The postmodernist philosopher, Michel Foucault (1926-1984), contended that the nature of the oneway surveillance in the Panopticon – what he referred to as the gaze – resulted in an asymmetry of knowledge, and therefore of power. Ultimately, Foucault argued, the omniscient surveillance created conditions whereby the observed themselves became instruments of their own suppression. So whereas Bentham viewed his Panopticon as a technology for reforming men, Foucault saw a method for creating “docile bodies.” Foucault writes that the major function of the Panopticon is:
To induce a state of conscious and permanent visibility that assures the automatic functioning of power. So to arrange things that the surveillance is permanent in its effects, even if it is discontinuous in its action; that the perfection of power should tend to render its actual use unnecessary; that this architectural apparatus should be a machine for creating and sustaining a power relation independent of the person who uses it; in short, that the inmates should be caught up in a power situation of which they themselves are the bearer.

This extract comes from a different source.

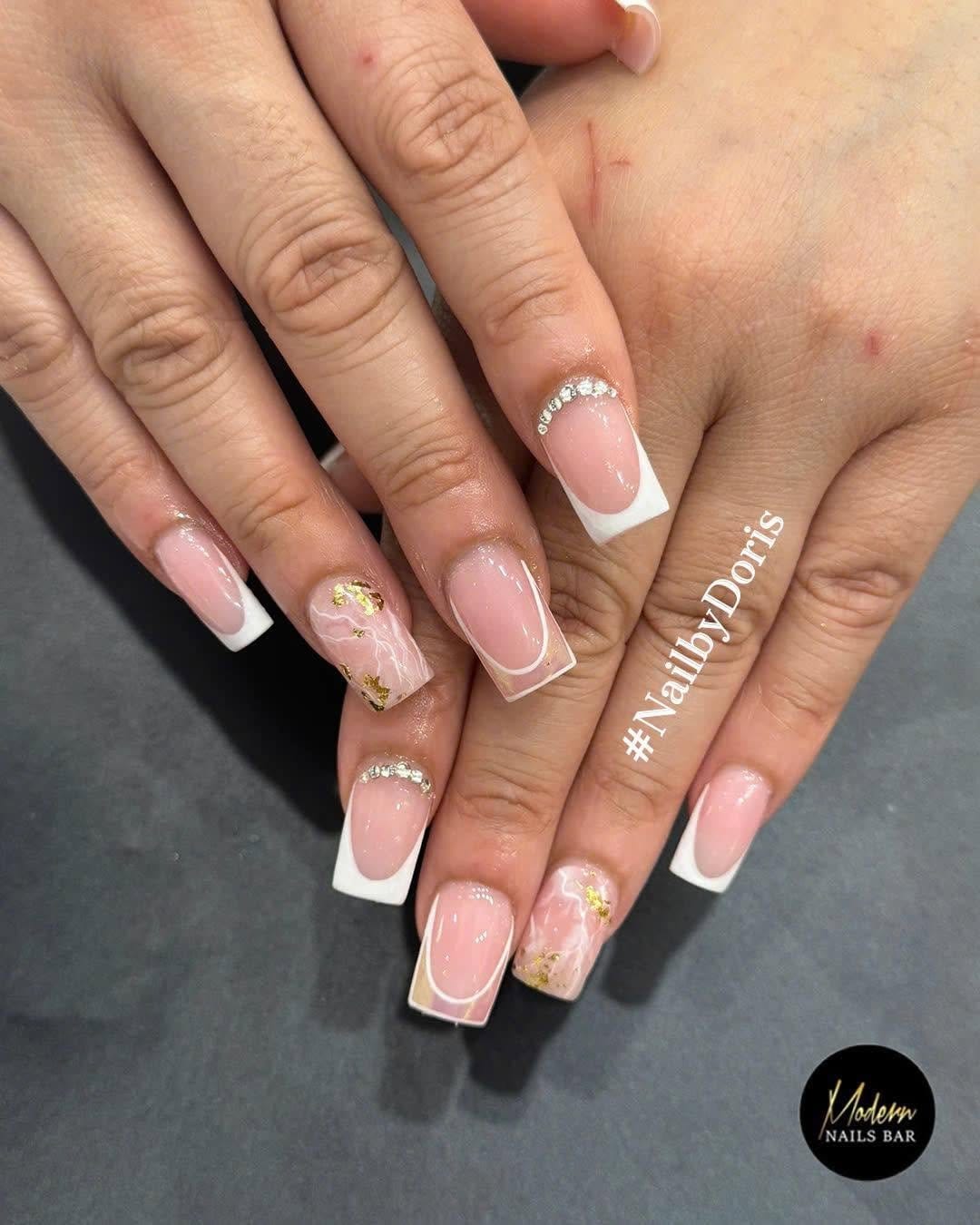 White nails with gold foil accents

For Foucault who died in 1984, the Panopticon was the result of the misuse of power permeated modern institutions from governments to corporations. With the accelerated use of digital surveillance technologies within modern democratic states, are we in danger of creating an ‘electronic Panopticon’? And would this necessarily be a bad thing? Jeremy Bentham would probably say no. As a Utilitarian who once famously described civil and natural rights as “nonsense on stilts, “Bentham might argue that “the greatest good for the greatest number” outweighed quaint notions about human dignity. If the Panopticon principle can guarantee peace, order, and stability in social affairs and unlike Orwell’s nightmarish vision of ‘Big Brother’ the modern surveillance state is turning out a lot more like an electronically-monitored ‘consumer paradise’ or ‘Disneyworld’ where “people are seduced into conformity,” not forced. If so, perhaps there is a sense in which each of us – in so far as we approve of and acquiesce in the continued construction of the surveillance state will be soon be a society of social
Foucault’s analysis of the Panopticon principle, on the other hand, appears to assume some sort of conception of human nature and human dignity. This is surprising from a philosopher associated with post-modernism. But Foucault’s analysis and criticism of the Panopticon principle can remind us of all we stand to lose in the surveillance state. That constant surveillance tends to promote self-censorship, breeding conformity not creativity. That eliminating deviancy can also mean eliminating eccentricity and the exceptional. And that though the surveillance state promises to answer so many of our needs there is at least one need it cannot answer – the need to be left alone in peace to think and act as we desire.